The Pomodoro Technique Doesn’t Always Work

Photo by Enikő Tóth from Pexels

Any productivity advice will include something like the Pomodoro technique. Most will mention it. I have tried different Pomodoro techniques to increase my productivity, and I have mixed feelings about it.

What is the Pomodoro Technique?

The Pomodoro technique is a method that recommends working in small time increments and taking short breaks between them. You repeat that three/four times and then take a longer break. Traditionally the Pomodoro technique requires you to work 25 minutes, take a  5 min break and then make your longer break 20 minutes. That is a 25/5/20 format,

You can adjust it in many ways that you see fit. You can decide to work for 50 minutes and take 10 minutes to break, for example, and make your longer break 30 minutes. The trick is to find something that works for you.

The Pomodoro technique is said to make work easier by allowing you to take a break just before you reach that level of resistance. Your break will allow you to come back refreshed. If you do it right, you will be able to this for hours, enabling you to be more productive.

That is very appealing. We want work to be easy or just the right amount of challenging, and we want to be more productive.

My Story With The Pomodoro Technique

I started off with the traditional way of using the Pomodoro technique.  And, from the get-go, I didn’t really see it staying with me. So I’m took another direction where I would work in 14 minutes increments, small break for 5 minutes and have 10 minute big breaks (14/5/10). That also didn’t work out so well. I tried the 40/10/20. That also didn’t work out, and then I tried about an hour and 15-minute breaks, with the long break being 30 minutes. Didn’t work.

I got to a point where whichever way I sliced it up, it just did not work for me because I couldn’t do it consistently enough, and the point of all of this was that I should be able to do this consistently and produce results predictably. That’s the most important thing.

It was also supposed to make my job easier, but it didn’t; I still felt like my brain was mush at the end of the day. The Pomodoro technique has its moments, but I don’t think the disadvantages are discussed enough.

So I thought I should share some of the disadvantages I found when I was using the technique.

Pomodoro Technique Disadvantages

Here is my small list.

It makes you focus on the endpoint instead of the process

Anything involving timers and alarms gives a sense of false urgency. Whenever I use the Pomodoro technique, I would always have to think about when the focus period would end.

You’re working focused on the endpoint instead of just being free to explore the task. Sometimes you look at the timer, and you think, “x minutes is left, I gotta do something to fill in that time with whatever activity that can pass as work,” which is basically cheating and takes your focus away from what you are supposed to be doing.
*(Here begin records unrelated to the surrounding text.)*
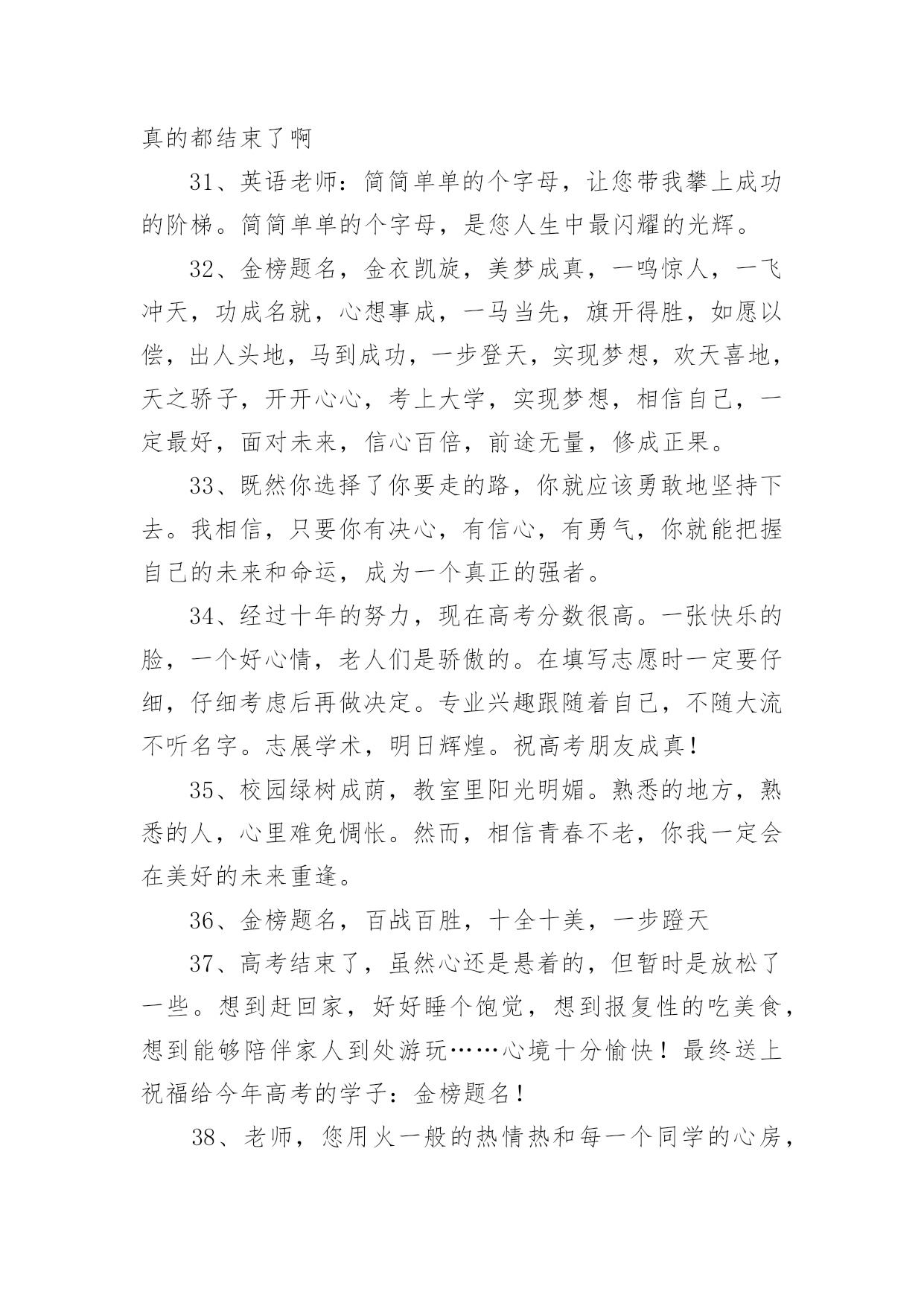 真的都结束了啊

31、英语老师：简简单单的个字母，让您带我攀上成功的阶梯。简简单单的个字母，是您人生中最闪耀的光辉。

32、金榜题名，金衣凯旋，美梦成真，一鸣惊人，一飞冲天，功成名就，心想事成，一马当先，旗开得胜，如愿以偿，出人头地，马到成功，一步登天，实现梦想，欢天喜地，天之骄子，开开心心，考上大学，实现梦想，相信自己，一定最好，面对未来，信心百倍，前途无量，修成正果。

33、既然你选择了你要走的路，你就应该勇敢地坚持下去。我相信，只要你有决心，有信心，有勇气，你就能把握自己的未来和命运，成为一个真正的强者。

34、经过十年的努力，现在高考分数很高。一张快乐的脸，一个好心情，老人们是骄傲的。在填写志愿时一定要仔细，仔细考虑后再做决定。专业兴趣跟随着自己，不随大流不听名字。志展学术，明日辉煌。祝高考朋友成真！

35、校园绿树成荫，教室里阳光明媚。熟悉的地方，熟悉的人，心里难免惆怅。然而，相信青春不老，你我一定会在美好的未来重逢。

36、金榜题名，百战百胜，十全十美，一步蹬天

37、高考结束了，虽然心还是悬着的，但暂时是放松了一些。想到赶回家，好好睡个饱觉，想到报复性的吃美食，想到能够陪伴家人到处游玩……心境十分愉快！最终送上祝福给今年高考的学子：金榜题名！

38、老师，您用火一般的热情热和每一个同学的心房，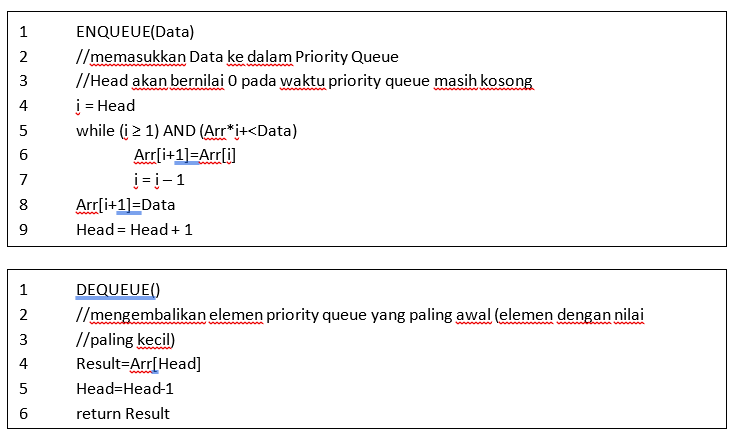 1 ENQUEUE(Data)
2 //memasukkan Data ke dalam Priority Queue
3 //Head akan bernilai 0 pada waktu priority queue masih kosong
4 i = Head
5 while (i ≥ 1) AND (Arr*i+<Data)
6 Arr[i+1]=Arr[i]
7 i = i – 1
8 Arr[i+1]=Data
9 Head = Head + 1

1 DEQUEUE()
2 //mengembalikan elemen priority queue yang paling awal (elemen dengan nilai
3 //paling kecil)
4 Result=Arr[Head]
5 Head=Head-1
6 return Result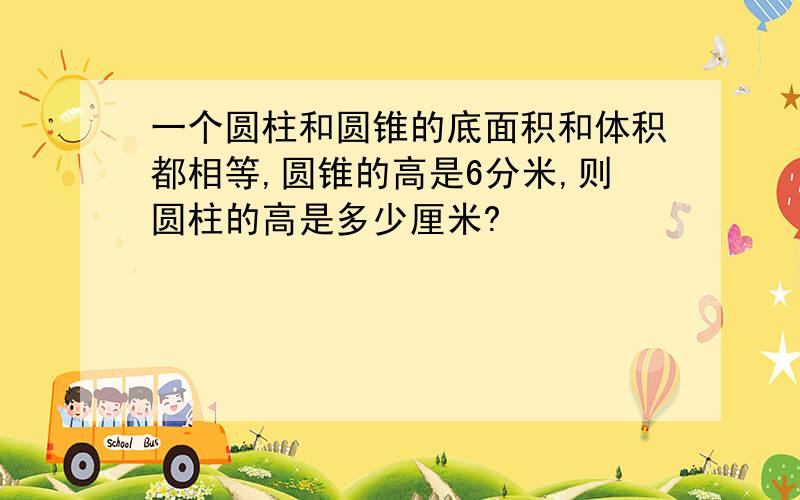 一个圆柱和圆锥的底面积和体积都相等,圆锥的高是6分米,则圆柱的高是多少厘米?

5

9

School Bus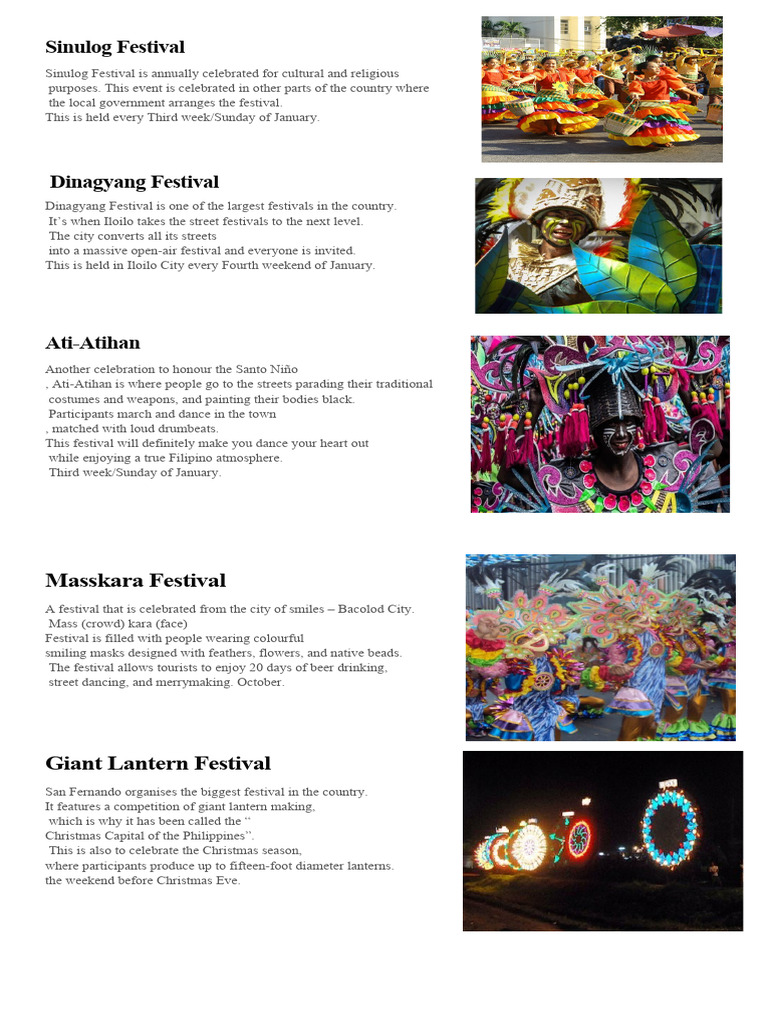 Sinulog Festival

Sinulog Festival is annually celebrated for cultural and religious purposes. This event is celebrated in other parts of the country where the local government arranges the festival.
This is held every Third week/Sunday of January.

Dinagyang Festival

Dinagyang Festival is one of the largest festivals in the country. It's when Iloilo takes the street festivals to the next level. The city converts all its streets into a massive open-air festival and everyone is invited.
This is held in Iloilo City every Fourth weekend of January.

Ati-Atihan

Another celebration to honour the Santo Niño , Ati-Atihan is where people go to the streets parading their traditional costumes and weapons, and painting their bodies black. Participants march and dance in the town , matched with loud drumbeats.
This festival will definitely make you dance your heart out while enjoying a true Filipino atmosphere.
Third week/Sunday of January.

Masskara Festival

A festival that is celebrated from the city of smiles – Bacolod City.
Mass (crowd) kara (face)
Festival is filled with people wearing colourful smiling masks designed with feathers, flowers, and native beads.
The festival allows tourists to enjoy 20 days of beer drinking, street dancing, and merrymaking. October.

Giant Lantern Festival

San Fernando organises the biggest festival in the country.
It features a competition of giant lantern making, which is why it has been called the "
Christmas Capital of the Philippines".
This is also to celebrate the Christmas season, where participants produce up to fifteen-foot diameter lanterns.
the weekend before Christmas Eve.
It turns the process into a chore

They say loving your work is a ticket to exploitation. But would you rather not love your work and be exploited, or love it and be exploited? I bet you would pick the latter. Things are simply better when we enjoy doing them. It makes us value them more.
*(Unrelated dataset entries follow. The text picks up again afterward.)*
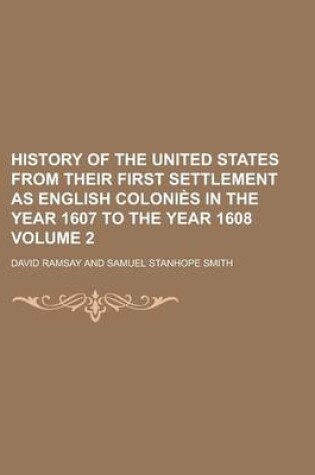 HISTORY OF THE UNITED STATES FROM THEIR FIRST SETTLEMENT AS ENGLISH COLONIÈS IN THE YEAR 1607 TO THE YEAR 1608 VOLUME 2

DAVID RAMSAY AND SAMUEL STANHOPE SMITH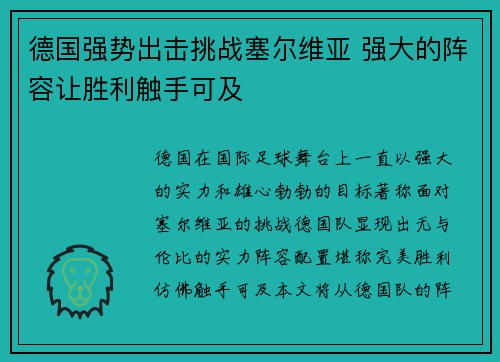 德国强势出击挑战塞尔维亚 强大的阵容让胜利触手可及

德国在国际足球舞台上一直以强大的实力和雄心勃勃的目标著称面对塞尔维亚的挑战德国队显现出无与伦比的实力阵容配置堪称完美胜利仿佛触手可及本文将从德国队的阵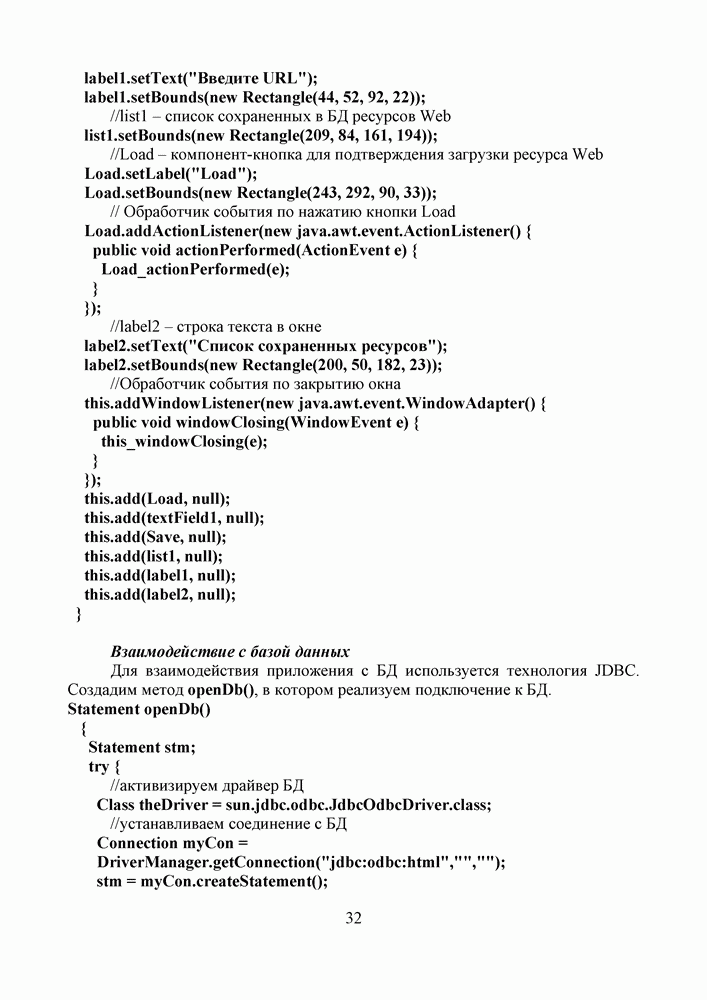 label1.setText("Введите URL");
label1.setBounds(new Rectangle(44, 52, 92, 22));
//list1 – список сохраненных в БД ресурсов Web
list1.setBounds(new Rectangle(209, 84, 161, 194));
//Load – компонент-кнопка для подтверждения загрузки ресурса Web
Load.setLabel("Load");
Load.setBounds(new Rectangle(243, 292, 90, 33));
// Обработчик события по нажатию кнопки Load
Load.addActionListener(new java.awt.event.ActionListener() {
public void actionPerformed(ActionEvent e) {
Load_actionPerformed(e);
}
});
//label2 – строка текста в окне
label2.setText("Список сохраненных ресурсов");
label2.setBounds(new Rectangle(200, 50, 182, 23));
//Обработчик события по закрытию окна
this.addWindowListener(new java.awt.event.WindowAdapter() {
public void windowClosing(WindowEvent e) {
this_windowClosing(e);
}
});
this.add(Load, null);
this.add(textField1, null);
this.add(Save, null);
this.add(list1, null);
this.add(label1, null);
this.add(label2, null);
}

Взаимодействие с базой данных

Для взаимодействия приложения с БД используется технология JDBC. Создадим метод openDb(), в котором реализуем подключение к БД.
Statement openDb()
{
Statement stm;
try {
//активизируем драйвер БД
Class theDriver = sun.jdbc.odbc.JdbcOdbcDriver.class;
//устанавливаем соединение с БД
Connection myCon =
DriverManager.getConnection("jdbc:odbc:html","","");
stm = myCon.createStatement();

32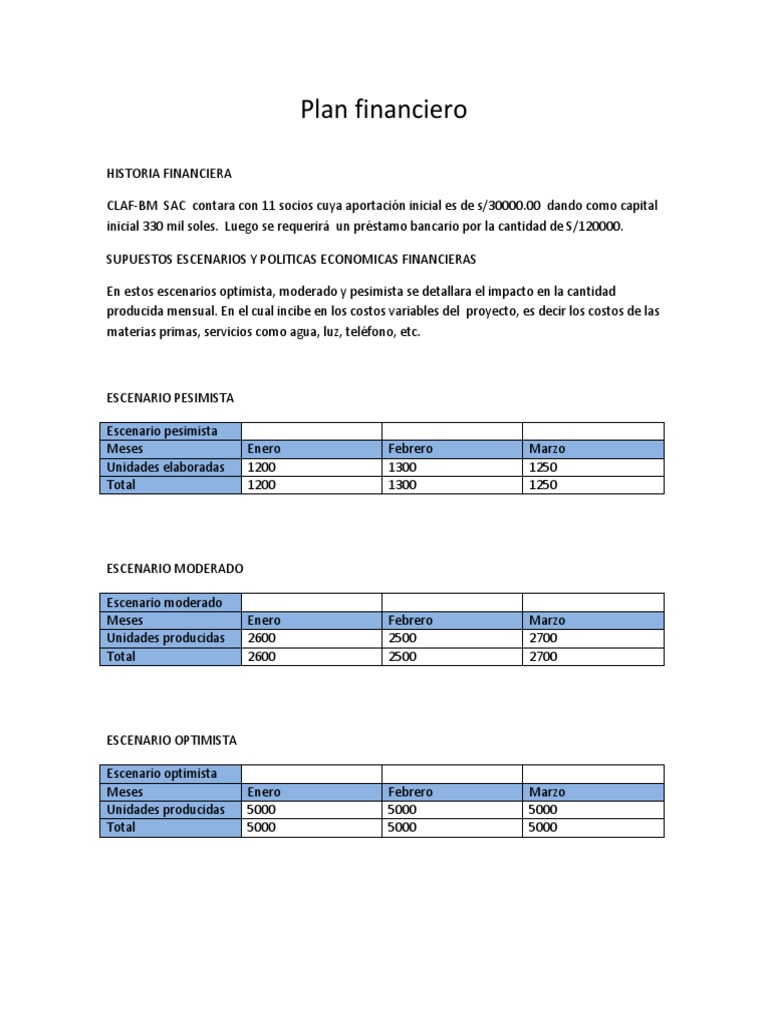 Plan financiero

HISTORIA FINANCIERA

CLAF-BM SAC contara con 11 socios cuya aportación inicial es de s/30000.00 dando como capital inicial 330 mil soles. Luego se requerirá un préstamo bancario por la cantidad de S/120000.

SUPUESTOS ESCENARIOS Y POLITICAS ECONOMICAS FINANCIERAS

En estos escenarios optimista, moderado y pesimista se detallara el impacto en la cantidad producida mensual. En el cual incibe en los costos variables del proyecto, es decir los costos de las materias primas, servicios como agua, luz, teléfono, etc.

ESCENARIO PESIMISTA

| Escenario pesimista | | | |
|---|---|---|---|
| Meses | Enero | Febrero | Marzo |
| Unidades elaboradas | 1200 | 1300 | 1250 |
| Total | 1200 | 1300 | 1250 |

ESCENARIO MODERADO

| Escenario moderado | | | |
|---|---|---|---|
| Meses | Enero | Febrero | Marzo |
| Unidades producidas | 2600 | 2500 | 2700 |
| Total | 2600 | 2500 | 2700 |

ESCENARIO OPTIMISTA

| Escenario optimista | | | |
|---|---|---|---|
| Meses | Enero | Febrero | Marzo |
| Unidades producidas | 5000 | 5000 | 5000 |
| Total | 5000 | 5000 | 5000 |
The Pomodoro technique, by taking your focus away from the process, turns your tasks into a chore. Instead of doing a task and seeing what happens, you just want to do y in x minutes. That is a totally different mindset.

Interrupts flow

The Pomodoro technique interrupts flow because every time you take a break is an opportunity for you to lose your momentum and this has happened to me.

Sometimes I would be working on something, and I would be into it. Then the alarm would go off and  I would have to take a break. Man, that would be a bummer! You can say I didn’t have to, but the point was preserving mental energy so I could be productive overall.

I would just think, “I wanna keep working on this until I crash! I’m in the zone! The freaking zone!” This is what psychologists call the flow state.

That state of joyful work is so sweet and powerful that I recommend smashing your timer and burning all the energy you have to offer. Some people are going to say it’s dangerous; that I should take a break for my mental and physical wellbeing, and other stuff like that. And I agree.

The reason why I feel strongly about exploiting those moments of high engagement is because you will get a lot done, and your body will tell you when you need a break. Trust the body, it knows what it’s doing. As I write this, my body is telling me I am thirsty, that is an opportunity to get up and take a small break. I will walk to the kitchen, pour myself a glass, and come back to my desk. Next time I will be tired and I will open up a tab, watch Bloomberg or read news sites.

The flow state often comes to me when I stop thinking about time, benchmarks, deadlines and just sit down and focus on the process of doing the job and doing the job well. The first 5 minutes may suck, but something just clicks, and you couldn’t remove me from my laptop with a crowbar. And I love that!

Final Thoughts

In the end, no model or technique is inherently bad or faulty. I think the Pomodoro technique works for a lot of people. It has worked for me in circumstances where I was working on multiple projects and I needed to keep tabs on all of them or put in equal amounts of effort. But I tend to produce more when I’m highly focused on one task, and I just let myself get lost in it for as long as possible. That generally lasts for about three hours and then I deflate. That block does not occur in one go without any interruptions or short breaks where I have to drink water or something. In the end, I’m pretty much exhausted and down for the day, which is pretty disappointing because I would love to get more out of my time.